The Ergatta Lite is covered with the following home warranty:
- 5 year frame
- 3 year parts
- 1 year touchscreen
I think this is a good warranty for this rowing machine.
And 3 years is better than the 1 year Hydrow offers and 2 years NordicTrack offers.
A year for the console is pretty average, nothing too spectacular going on there.
Overall though, this is one of the better rowing machine warranties out there at the moment.
The Ergatta Lite vs The Original Ergatta
Ok, before I wrap things up here, I wanna provide a quick, down and dirty comparison to the original Ergatta here.

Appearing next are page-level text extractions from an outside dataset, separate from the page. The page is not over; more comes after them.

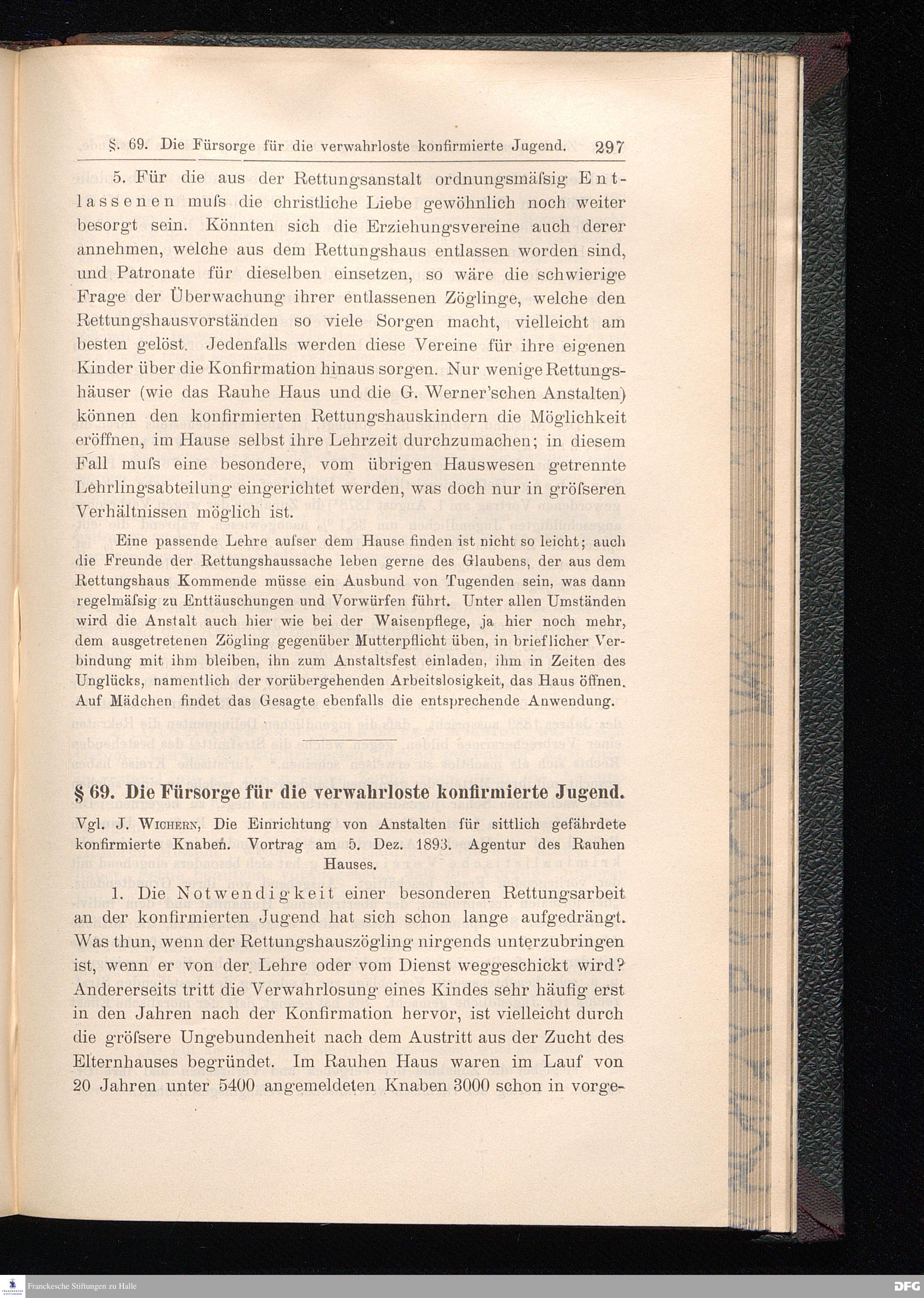 §. 69. Die Fürsorge für die verwahrloste konfirmierte Jugend. 297

5. Für die aus der Rettungsanstalt ordnungsmäſsig Entlassenen muſs die christliche Liebe gewöhnlich noch weiter besorgt sein. Könnten sich die Erziehungsvereine auch derer annehmen, welche aus dem Rettungshaus entlassen worden sind, und Patronate für dieselben einsetzen, so wäre die schwierige Frage der Überwachung ihrer entlassenen Zöglinge, welche den Rettungshausvorständen so viele Sorgen macht, vielleicht am besten gelöst. Jedenfalls werden diese Vereine für ihre eigenen Kinder über die Konfirmation hinaus sorgen. Nur wenige Rettungshäuser (wie das Rauhe Haus und die G. Werner'schen Anstalten) können den konfirmierten Rettungshauskindern die Möglichkeit eröffnen, im Hause selbst ihre Lehrzeit durchzumachen; in diesem Fall muſs eine besondere, vom übrigen Hauswesen getrennte Lehrlingsabteilung eingerichtet werden, was doch nur in gröſseren Verhältnissen möglich ist.

Eine passende Lehre auſser dem Hause finden ist nicht so leicht; auch die Freunde der Rettungshaussache leben gerne des Glaubens, der aus dem Rettungshaus Kommende müsse ein Ausbund von Tugenden sein, was dann regelmäſsig zu Enttäuschungen und Vorwürfen führt. Unter allen Umständen wird die Anstalt auch hier wie bei der Waisenpflege, ja hier noch mehr, dem ausgetretenen Zögling gegenüber Mutterpflicht üben, in brieflicher Verbindung mit ihm bleiben, ihn zum Anstaltsfest einladen, ihm in Zeiten des Unglücks, namentlich der vorübergehenden Arbeitslosigkeit, das Haus öffnen. Auf Mädchen findet das Gesagte ebenfalls die entsprechende Anwendung.

§ 69. Die Fürsorge für die verwahrloste konfirmierte Jugend.

Vgl. J. Wichern, Die Einrichtung von Anstalten für sittlich gefährdete konfirmierte Knaben. Vortrag am 5. Dez. 1893. Agentur des Rauhen Hauses.

1. Die Notwendigkeit einer besonderen Rettungsarbeit an der konfirmierten Jugend hat sich schon lange aufgedrängt. Was thun, wenn der Rettungshauszögling nirgends unterzubringen ist, wenn er von der Lehre oder vom Dienst weggeschickt wird? Andererseits tritt die Verwahrlosung eines Kindes sehr häufig erst in den Jahren nach der Konfirmation hervor, ist vielleicht durch die gröſsere Ungebundenheit nach dem Austritt aus der Zucht des Elternhauses begründet. Im Rauhen Haus waren im Lauf von 20 Jahren unter 5400 angemeldeten Knaben 3000 schon in vorge-

Franckesche Stiftungen zu Halle

DFG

Hopefully this table sums the major differences up nicely:
|The Ergatta||The Ergatta Lite|
|Dimensions||86" x 23" x 40"||82" x 23" x 38"|
|Weight (with water)||105 lb||72 lb|
|Weight Limit||500 lb||320 lb|
|Height Limit||40" inseam of 6'8"||38" inseam or 6'4"|
|High rise compatible?||Yes||No|
|Full retail price||~$2499||~$1799|
So, looking at the above table, here are the main takeaways:
- The Lite is made out of a different kind of wood
- It’s smaller and lighter-weight
- It comes with smaller weight/height limits
- It costs quite a bit less
I don’t think I mentioned this anywhere else, but the Ergatta Lite also isn’t compatible with the high rise kit, which raises the Ergatta an additional 8″ off the ground.
Without the kit, the Ergatta’s seat is about 12″ off the ground, so the high rise kit raises this, making it easier to access.
Alright, I think that about covers it.
If I had to sum this rower up in 4 words, it would be: “Great taste, less filling”.
Oh wait, that’s the famous slogan for Miller Lite… eh, it still works.
In all seriousness, I think Ergatta was smart to name this model “Lite” because it tells you exactly what you’re getting here.
The Ergatta Lite is a lighter-duty, more affordable version of their high-end, original rowing machine, but it still offers the same streaming experience as the original model.
It can’t handle folks quite as large as the OG, but with a lighter-weight frame and more compact footprint, it’ll fit in easier in homes with limited space.
And even though it isn’t quite as gorgeous to look at, that $700 savings will likely help you get over it.
Overall, I think the Ergatta Lite is a hell of a rower and easily one of the best deals in streaming at the moment. Highly recommended.